Unnamed: 0,age,sex,bmi,children,smoker,region,charges_thousand
0,19,female,27.9,0,yes,southwest,16.884924
1,18,male,33.77,1,no,southeast,1.725552
2,28,male,33.0,3,no,southeast,4.449462
3,33,male,22.705,0,no,northwest,21.984471
4,32,male,28.88,0,no,northwest,3.866855


## Dummy Variable Creation
- This is done to convert categorical values into numerical/boolean values for model building.

## Note: Avoid the Dummy Variable Trap
- Always remember to avoid the dummy variable trap. The way to do that is N-1.
- While creating dummy variables off of the categorical variable, always reduce the number of values by 1.

In [3]:
# creating dummy variables for all the categorical variables in the dataset
df = pd.get_dummies(df)

In [4]:
# testing the operations
df.head()

Unnamed: 0,age,bmi,children,charges_thousand,sex_female,sex_male,smoker_no,smoker_yes,region_northeast,region_northwest,region_southeast,region_southwest
0,19,27.9,0,16.884924,1,0,0,1,0,0,0,1
1,18,33.77,1,1.725552,0,1,1,0,0,0,1,0
2,28,33.0,3,4.449462,0,1,1,0,0,0,1,0
3,33,22.705,0,21.984471,0,1,1,0,0,1,0,0
4,32,28.88,0,3.866855,0,1,1,0,0,1,0,0


In [5]:
# deleting the unnecessary dummy variables
del df['sex_male']
del df['smoker_no']
del df['region_southwest']

In [6]:
# testing the operations
df.head()

Unnamed: 0,age,bmi,children,charges_thousand,sex_female,smoker_yes,region_northeast,region_northwest,region_southeast
0,19,27.9,0,16.884924,1,1,0,0,0
1,18,33.77,1,1.725552,0,0,0,0,1
2,28,33.0,3,4.449462,0,0,0,0,1
3,33,22.705,0,21.984471,0,0,0,1,0
4,32,28.88,0,3.866855,0,0,0,1,0


 ## Declaring the dependent and the independent variables

In [7]:
x = df[['age', 'bmi', 'children', 'sex_female',
       'smoker_yes', 'region_northeast', 'region_northwest',
       'region_southeast']]
y = df['charges_thousand']

 ## Splitting the dataset into the Training set and Test set

 Note: Using 80:20 Train:Test split

In [8]:
from sklearn.model_selection import train_test_split
x_train, x_test, y_train, y_test = train_test_split(x, y, test_size = 0.2, random_state = 0)

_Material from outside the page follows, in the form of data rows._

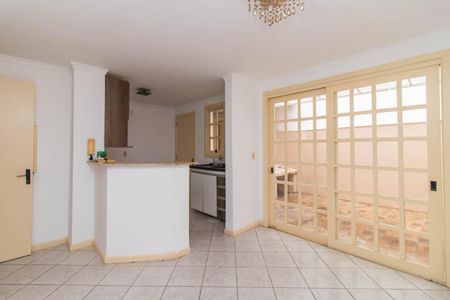 Casa de condomínio à venda com 178m², 3 quartos e 2 vagasCozinha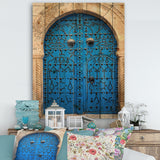Designart 'Vintage North African Door' Vintage Print on Natural Pine Wood - 15x20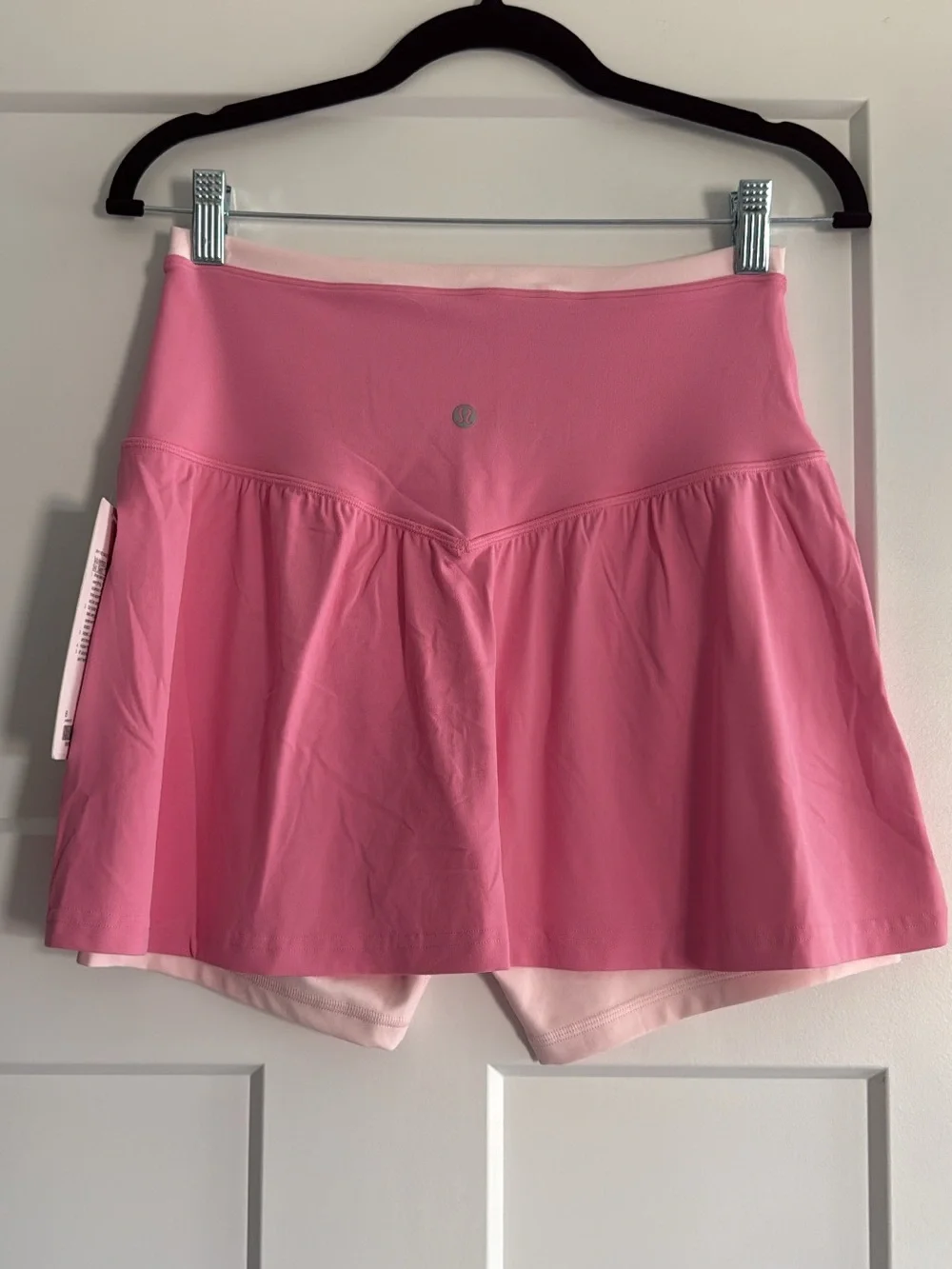lululemon Size 8 Align Side-Slit Tennis Skirt in Pink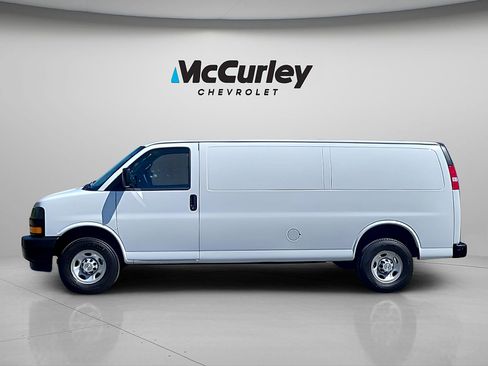 Used 2025 Chevrolet Express 2500 Extended w/ Driver Convenience Package RWD image 4
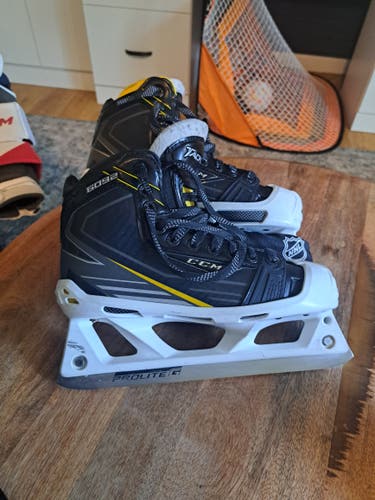 CCM Tacks 6092 Hockey Goalie Skates Regular Width Size 4.5 (Used)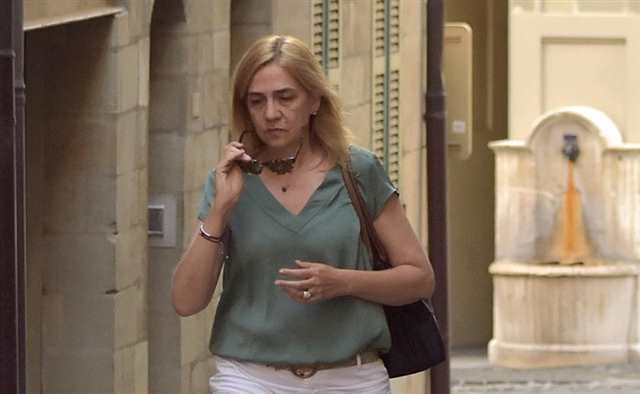 La infanta Cristina reaparece tras el ingreso en prisión de Urdangarín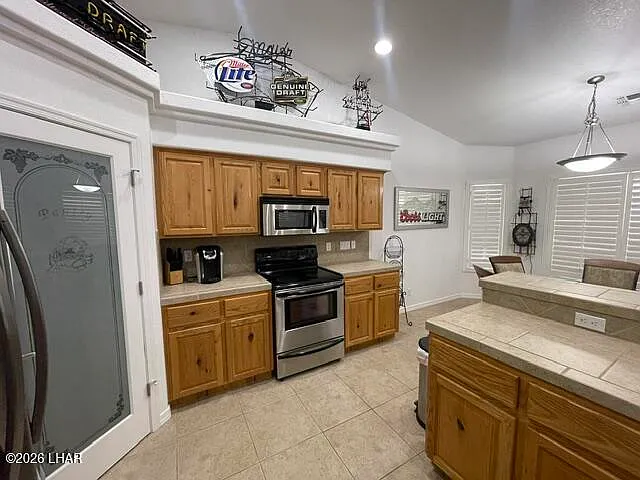 2875 Arabian Dr — Photo 14
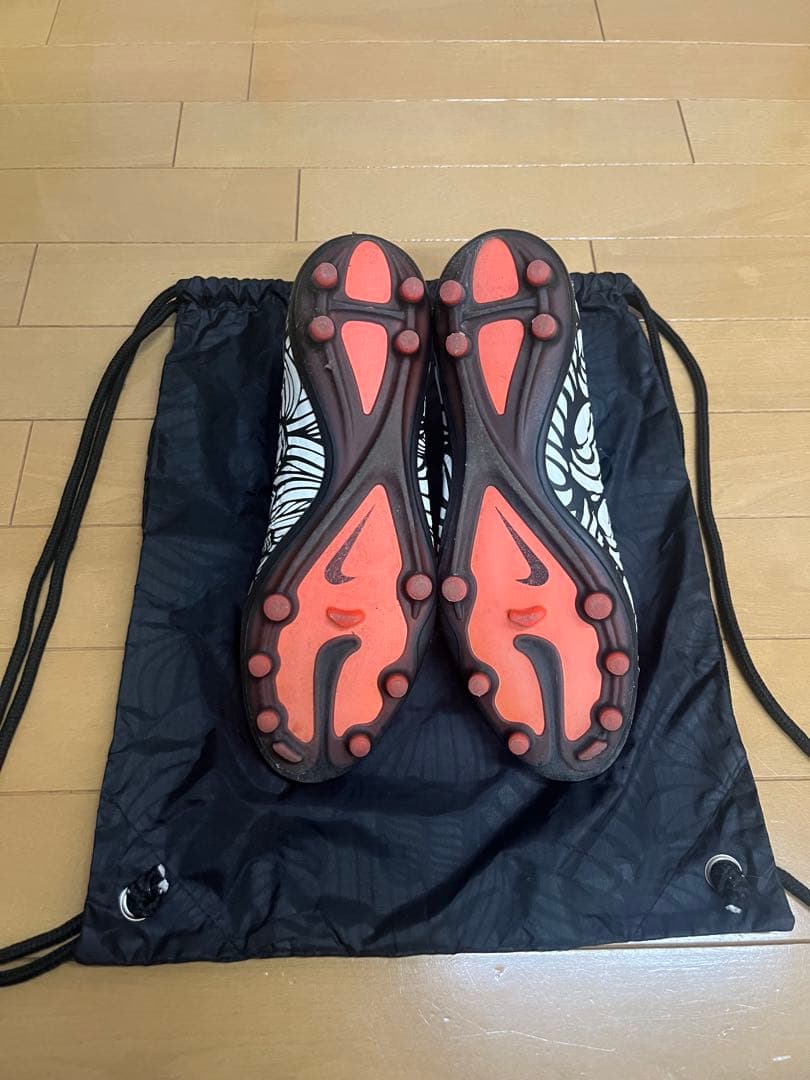 NIKEハイパーヴェノムファントム ll NJR FG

## Training the Polynomial Regression model on the Training set

In [9]:
from sklearn.preprocessing import PolynomialFeatures
from sklearn.linear_model import LinearRegression
poly_reg = PolynomialFeatures(degree = 4)
x_poly = poly_reg.fit_transform(x_train)
regressor = LinearRegression()
regressor.fit(x_poly, y_train)

LinearRegression()

## Predicting the Test set results

In [11]:
y_pred = regressor.predict(poly_reg.transform(x_test))

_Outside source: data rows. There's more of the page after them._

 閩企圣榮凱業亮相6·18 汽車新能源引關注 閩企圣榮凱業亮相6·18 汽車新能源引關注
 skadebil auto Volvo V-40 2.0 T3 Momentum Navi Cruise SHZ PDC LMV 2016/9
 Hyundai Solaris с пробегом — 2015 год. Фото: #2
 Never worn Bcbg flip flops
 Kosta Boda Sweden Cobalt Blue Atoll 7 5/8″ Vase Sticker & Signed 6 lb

## Evaluating the Model Performance

In [12]:
# Checking the R squared score
from sklearn.metrics import r2_score
r2_score(y_test, y_pred)

0.8449061181505393

## Conclusion

Basis the goodness of fit of the model it is observed that the upon feeding all the features the model is able to explain around 84% of the variations of the dependent variable "insurance charges".

Whilst this is an excellent amount of variation explained, prior to employing selection of this model, it is advised to review some other regression algorithms.